What needs to be done
Reproduce the items below word for word, omitting the pictures.

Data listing
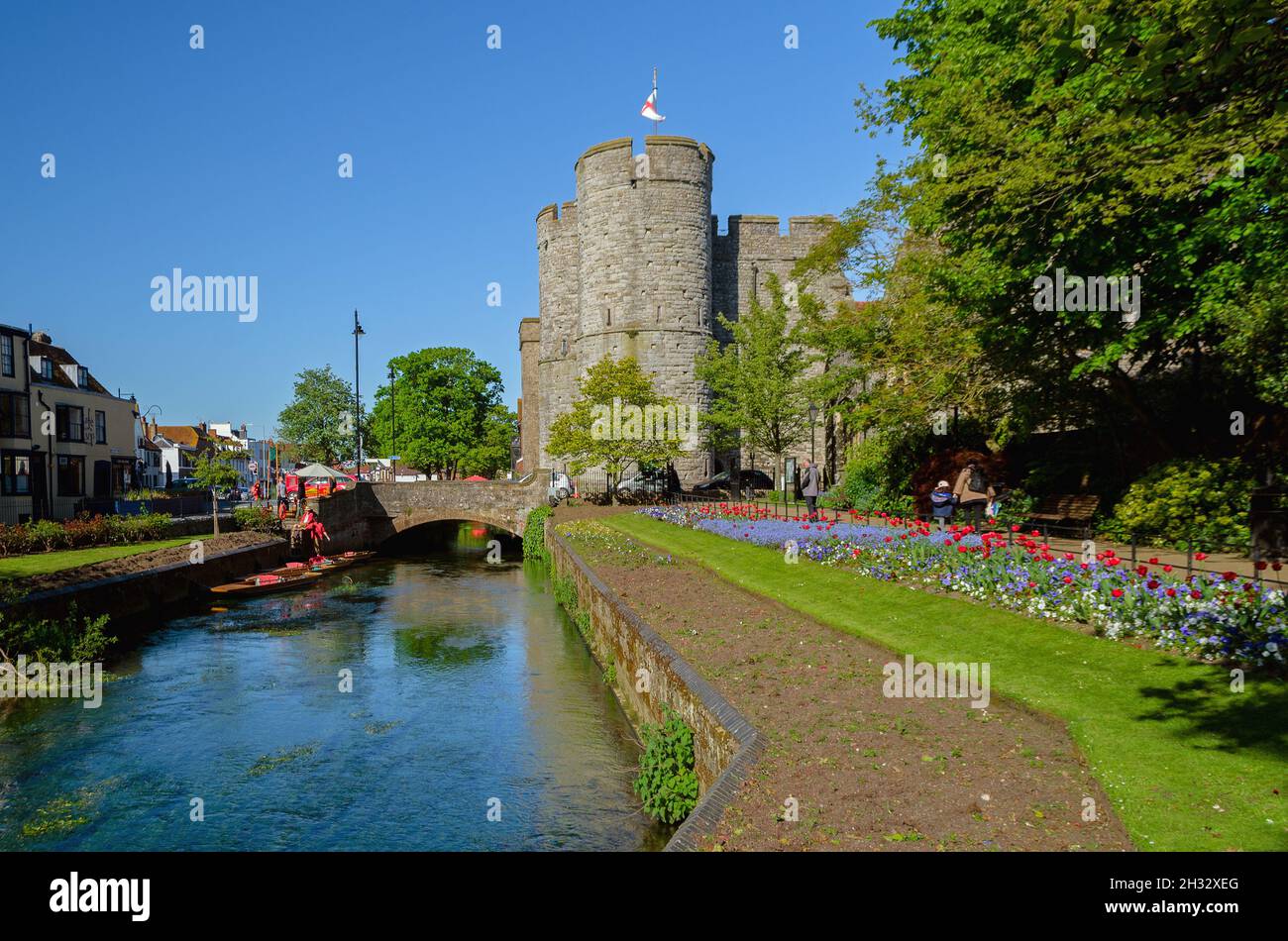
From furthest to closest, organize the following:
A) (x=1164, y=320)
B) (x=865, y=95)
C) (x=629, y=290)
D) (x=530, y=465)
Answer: (x=530, y=465)
(x=629, y=290)
(x=865, y=95)
(x=1164, y=320)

Expected output
From furthest to closest, organize the following:
A) (x=1164, y=320)
B) (x=865, y=95)
C) (x=629, y=290)
D) (x=530, y=465)
Answer: (x=530, y=465)
(x=629, y=290)
(x=865, y=95)
(x=1164, y=320)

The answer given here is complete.